■ **BRIEF**: What is needed is an exact copy of every entry, without the pictures.

■ **EXTRACTED RECORDS**:
+++++

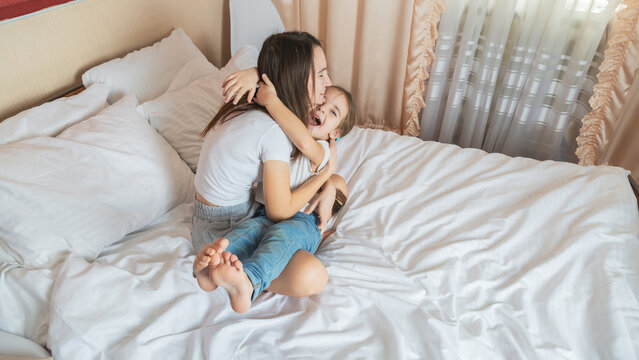 Mother and her daughter the girl play and hug in the bedroom in the morning
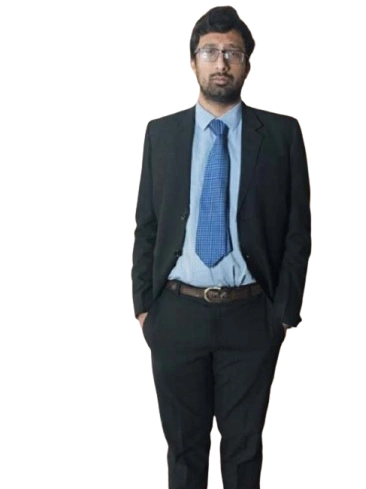Man in a black suit and blue tie standing with hands in pockets.
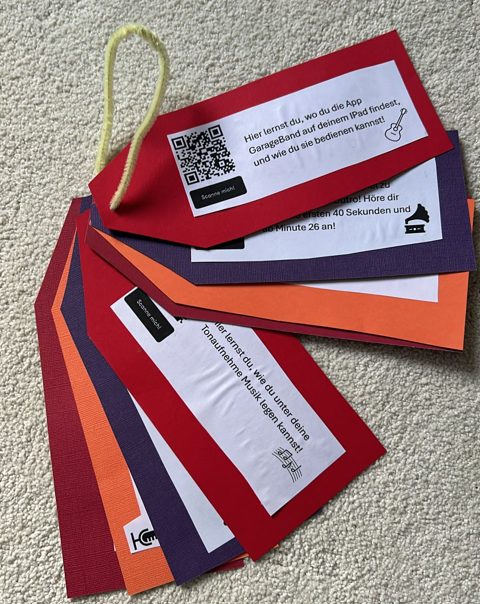 Dieses Bild zeigt mehrere farbige Karten, die an einem gelben Band befestigt sind. Jede Karte hat ein weißes Etikett, auf dem Text und ein QR-Code abgebildet sind. Die Karten sind in verschiedenen Farben, darunter rot, orange und lila. Auf den Etiketten stehen Anweisungen zur Verwendung der App GarageBand auf einem iPad sowie weitere Hilfestellungen zur Audioaufnahme. Neben dem Text befinden sich kleine Symbole, die jeweils zur Erklärung der Aufgaben dienen.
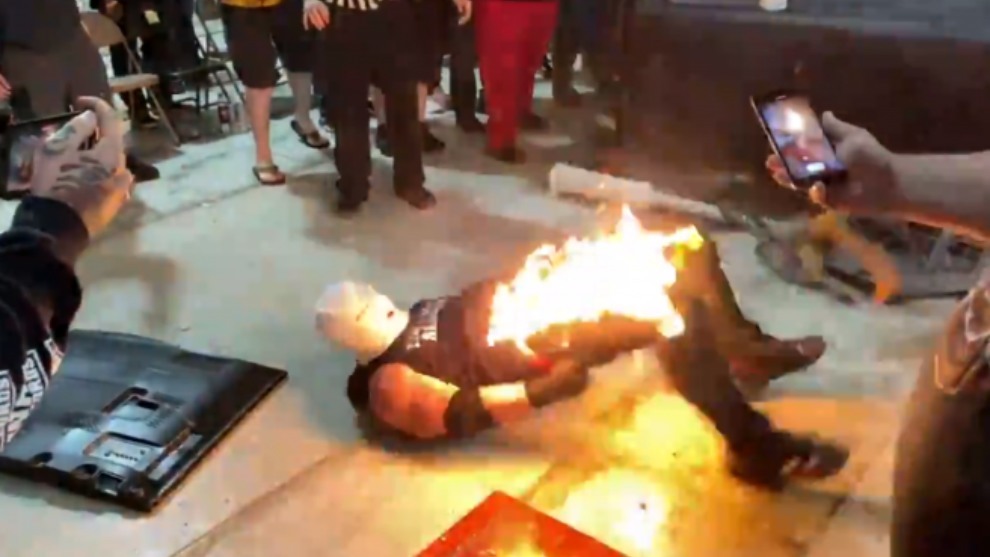 El momento en el que el el luchador intenta zafarse de las llamas.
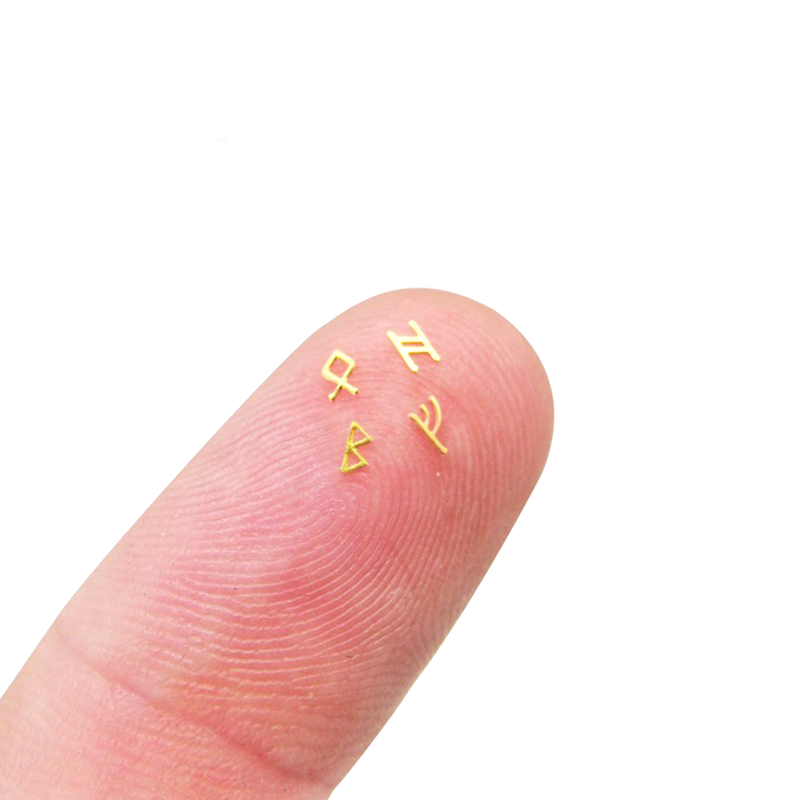 Tiny brass dwarven letters.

+++++

■ **WRITTEN REPLY**:
 Mother and her daughter the girl play and hug in the bedroom in the morning
Man in a black suit and blue tie standing with hands in pockets.
 Dieses Bild zeigt mehrere farbige Karten, die an einem gelben Band befestigt sind. Jede Karte hat ein weißes Etikett, auf dem Text und ein QR-Code abgebildet sind. Die Karten sind in verschiedenen Farben, darunter rot, orange und lila. Auf den Etiketten stehen Anweisungen zur Verwendung der App GarageBand auf einem iPad sowie weitere Hilfestellungen zur Audioaufnahme. Neben dem Text befinden sich kleine Symbole, die jeweils zur Erklärung der Aufgaben dienen.
 El momento en el que el el luchador intenta zafarse de las llamas.
 Tiny brass dwarven letters.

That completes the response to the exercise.